Why Gilgit-Baltistan is in focus now:

  • Pakistan began considering changes to its administrative arrangements with increasing Chinese involvement in strategic development ventures.
  • Gilgit-Baltistan was vital to those projects, given that it provides only land access between the two countries.

Significance for India:

  • The area’s strategic importance for India has increased in light of the China-Pakistan Economic Corridor agreement, under which Beijing is investing hugely to develop the area as part of its Belt and Road Initiative,
  • Also, it is the concerns of a two-front war after the standoff in Eastern Ladakh last year.
  • Gilgit-Baltistan is an integral part of India by virtue of the legal, complete and irrevocable accession of Jammu & Kashmir to the Union of India in 1947.

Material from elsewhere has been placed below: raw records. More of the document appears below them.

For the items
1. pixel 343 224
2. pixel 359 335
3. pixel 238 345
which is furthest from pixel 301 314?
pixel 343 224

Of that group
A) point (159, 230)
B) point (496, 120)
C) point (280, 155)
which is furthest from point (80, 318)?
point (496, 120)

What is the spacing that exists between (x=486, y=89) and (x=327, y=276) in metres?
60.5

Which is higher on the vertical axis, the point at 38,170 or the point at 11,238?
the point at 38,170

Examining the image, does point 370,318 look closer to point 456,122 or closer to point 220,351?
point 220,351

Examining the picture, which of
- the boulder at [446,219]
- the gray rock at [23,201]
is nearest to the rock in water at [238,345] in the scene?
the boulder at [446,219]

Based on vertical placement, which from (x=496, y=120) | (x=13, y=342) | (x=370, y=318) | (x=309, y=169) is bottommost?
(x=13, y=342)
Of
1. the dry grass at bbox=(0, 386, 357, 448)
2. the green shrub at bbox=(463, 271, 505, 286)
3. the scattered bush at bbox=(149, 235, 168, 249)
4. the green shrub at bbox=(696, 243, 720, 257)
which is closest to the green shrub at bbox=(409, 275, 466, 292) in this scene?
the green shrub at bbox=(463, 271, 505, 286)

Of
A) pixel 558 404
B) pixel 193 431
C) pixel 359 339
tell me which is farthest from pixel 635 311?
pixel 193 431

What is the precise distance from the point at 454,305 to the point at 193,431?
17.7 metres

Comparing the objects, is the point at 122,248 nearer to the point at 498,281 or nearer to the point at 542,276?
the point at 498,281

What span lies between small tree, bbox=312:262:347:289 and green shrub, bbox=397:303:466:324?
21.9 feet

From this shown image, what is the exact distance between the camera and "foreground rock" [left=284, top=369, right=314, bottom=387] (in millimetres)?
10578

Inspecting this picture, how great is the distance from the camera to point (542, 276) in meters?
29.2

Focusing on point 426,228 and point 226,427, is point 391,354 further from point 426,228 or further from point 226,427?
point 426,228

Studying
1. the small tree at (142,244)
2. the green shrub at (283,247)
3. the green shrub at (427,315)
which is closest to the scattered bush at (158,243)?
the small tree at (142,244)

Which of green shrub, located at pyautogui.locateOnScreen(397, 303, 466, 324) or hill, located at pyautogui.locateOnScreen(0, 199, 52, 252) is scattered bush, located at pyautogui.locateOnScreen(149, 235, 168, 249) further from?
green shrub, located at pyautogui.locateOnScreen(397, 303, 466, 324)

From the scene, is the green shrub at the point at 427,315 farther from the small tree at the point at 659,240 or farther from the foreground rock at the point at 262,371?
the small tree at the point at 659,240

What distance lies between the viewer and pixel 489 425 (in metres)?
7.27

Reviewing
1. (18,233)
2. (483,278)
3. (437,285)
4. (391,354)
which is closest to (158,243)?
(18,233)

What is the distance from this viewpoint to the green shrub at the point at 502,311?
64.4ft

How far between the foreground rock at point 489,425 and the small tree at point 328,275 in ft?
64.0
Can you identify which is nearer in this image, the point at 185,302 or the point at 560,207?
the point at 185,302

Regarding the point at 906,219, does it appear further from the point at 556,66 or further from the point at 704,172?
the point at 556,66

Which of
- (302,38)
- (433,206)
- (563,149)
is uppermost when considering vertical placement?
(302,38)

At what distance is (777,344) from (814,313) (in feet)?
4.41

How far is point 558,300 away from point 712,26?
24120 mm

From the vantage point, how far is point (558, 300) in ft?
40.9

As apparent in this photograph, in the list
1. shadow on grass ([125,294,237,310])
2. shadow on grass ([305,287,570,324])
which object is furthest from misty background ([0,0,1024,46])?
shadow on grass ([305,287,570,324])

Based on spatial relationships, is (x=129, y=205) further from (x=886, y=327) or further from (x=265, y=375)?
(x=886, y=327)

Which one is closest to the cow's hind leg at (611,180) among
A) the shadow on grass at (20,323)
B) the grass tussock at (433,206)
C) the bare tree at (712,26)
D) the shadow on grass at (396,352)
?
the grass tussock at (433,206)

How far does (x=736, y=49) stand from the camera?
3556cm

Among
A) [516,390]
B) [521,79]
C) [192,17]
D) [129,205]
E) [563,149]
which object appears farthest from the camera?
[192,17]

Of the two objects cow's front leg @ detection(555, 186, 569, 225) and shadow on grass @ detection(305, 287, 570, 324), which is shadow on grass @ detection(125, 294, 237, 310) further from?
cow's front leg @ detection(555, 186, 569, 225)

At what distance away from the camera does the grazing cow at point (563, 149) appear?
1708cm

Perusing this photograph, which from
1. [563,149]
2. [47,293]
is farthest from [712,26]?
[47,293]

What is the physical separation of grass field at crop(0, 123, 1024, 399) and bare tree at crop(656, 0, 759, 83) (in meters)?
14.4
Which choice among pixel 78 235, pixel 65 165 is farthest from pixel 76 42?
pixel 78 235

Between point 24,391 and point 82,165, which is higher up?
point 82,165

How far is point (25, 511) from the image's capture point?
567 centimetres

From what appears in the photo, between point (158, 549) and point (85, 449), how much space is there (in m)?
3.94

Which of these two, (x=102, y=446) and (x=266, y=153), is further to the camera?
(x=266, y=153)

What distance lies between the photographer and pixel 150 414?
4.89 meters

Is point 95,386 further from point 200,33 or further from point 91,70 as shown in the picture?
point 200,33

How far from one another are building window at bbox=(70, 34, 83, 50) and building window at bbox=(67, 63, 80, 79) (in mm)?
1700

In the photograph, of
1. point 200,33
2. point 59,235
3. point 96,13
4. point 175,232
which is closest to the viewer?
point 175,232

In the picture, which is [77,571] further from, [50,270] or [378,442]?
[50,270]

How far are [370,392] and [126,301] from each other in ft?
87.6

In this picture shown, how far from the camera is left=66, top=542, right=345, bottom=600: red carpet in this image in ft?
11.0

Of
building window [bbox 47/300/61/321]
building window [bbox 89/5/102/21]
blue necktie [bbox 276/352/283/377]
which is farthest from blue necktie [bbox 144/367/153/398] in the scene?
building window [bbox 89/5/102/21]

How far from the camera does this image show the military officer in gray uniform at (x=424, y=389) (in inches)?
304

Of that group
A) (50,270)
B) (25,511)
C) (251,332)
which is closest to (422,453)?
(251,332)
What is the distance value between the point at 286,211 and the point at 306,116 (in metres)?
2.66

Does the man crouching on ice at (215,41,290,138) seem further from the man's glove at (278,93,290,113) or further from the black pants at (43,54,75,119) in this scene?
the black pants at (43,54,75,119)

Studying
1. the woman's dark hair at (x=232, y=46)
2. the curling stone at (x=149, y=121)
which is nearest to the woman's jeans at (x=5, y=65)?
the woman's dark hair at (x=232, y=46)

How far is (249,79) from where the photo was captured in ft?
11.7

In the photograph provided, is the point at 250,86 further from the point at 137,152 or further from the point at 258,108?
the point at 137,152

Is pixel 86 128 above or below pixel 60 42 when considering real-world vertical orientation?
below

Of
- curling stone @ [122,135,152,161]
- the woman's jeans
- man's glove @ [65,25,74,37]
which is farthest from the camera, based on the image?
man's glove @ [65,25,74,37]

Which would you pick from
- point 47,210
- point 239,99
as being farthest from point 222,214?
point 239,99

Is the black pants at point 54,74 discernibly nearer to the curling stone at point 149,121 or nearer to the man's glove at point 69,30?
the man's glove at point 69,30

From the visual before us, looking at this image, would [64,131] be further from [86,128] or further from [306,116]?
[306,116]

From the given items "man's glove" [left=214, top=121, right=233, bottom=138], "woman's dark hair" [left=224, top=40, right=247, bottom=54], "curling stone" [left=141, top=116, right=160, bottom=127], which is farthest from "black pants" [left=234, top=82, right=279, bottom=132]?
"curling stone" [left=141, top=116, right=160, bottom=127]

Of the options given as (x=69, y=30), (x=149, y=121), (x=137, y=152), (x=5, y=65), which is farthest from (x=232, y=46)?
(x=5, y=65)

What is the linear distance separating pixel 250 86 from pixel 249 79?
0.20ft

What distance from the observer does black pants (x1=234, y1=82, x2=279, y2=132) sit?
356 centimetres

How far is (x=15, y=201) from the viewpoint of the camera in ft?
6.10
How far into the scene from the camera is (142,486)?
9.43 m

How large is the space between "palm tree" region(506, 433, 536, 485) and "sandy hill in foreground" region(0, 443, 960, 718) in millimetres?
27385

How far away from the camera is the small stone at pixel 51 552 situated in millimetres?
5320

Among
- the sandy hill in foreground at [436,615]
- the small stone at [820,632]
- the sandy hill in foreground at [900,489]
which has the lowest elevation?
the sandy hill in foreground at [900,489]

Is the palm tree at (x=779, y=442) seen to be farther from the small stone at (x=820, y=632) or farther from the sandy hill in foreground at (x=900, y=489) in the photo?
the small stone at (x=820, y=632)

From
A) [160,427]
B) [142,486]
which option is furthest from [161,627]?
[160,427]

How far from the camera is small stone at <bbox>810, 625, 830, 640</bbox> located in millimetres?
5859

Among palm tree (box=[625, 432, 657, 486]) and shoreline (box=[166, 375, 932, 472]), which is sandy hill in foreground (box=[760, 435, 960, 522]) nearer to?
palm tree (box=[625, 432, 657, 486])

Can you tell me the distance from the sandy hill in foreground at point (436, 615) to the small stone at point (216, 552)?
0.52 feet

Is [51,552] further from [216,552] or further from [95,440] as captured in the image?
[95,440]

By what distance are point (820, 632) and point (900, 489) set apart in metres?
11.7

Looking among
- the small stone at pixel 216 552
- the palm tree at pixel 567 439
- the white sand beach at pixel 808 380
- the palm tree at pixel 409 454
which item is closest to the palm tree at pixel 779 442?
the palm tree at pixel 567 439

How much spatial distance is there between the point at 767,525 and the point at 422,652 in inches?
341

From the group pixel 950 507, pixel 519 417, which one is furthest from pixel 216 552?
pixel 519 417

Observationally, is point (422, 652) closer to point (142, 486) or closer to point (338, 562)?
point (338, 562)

Location of Gilgit-Baltistan:

  • It shares a geographical boundary with Pakistan-occupied Kashmir, and India considers it as part of the undivided Jammu and Kashmir, while Pakistan sees it as a separate from PoK.
  • Located in the northern Pakistan. It borders China in the North, Afghanistan in the west, and Tajikistan in the North West and Kashmir in the south east.
  • Gilgit-Baltistan is the northernmost territory administered by Pakistan, providing the country’s only territorial frontier, and thus a land route, with China, where it meets the Xinjiang Autonomous Region.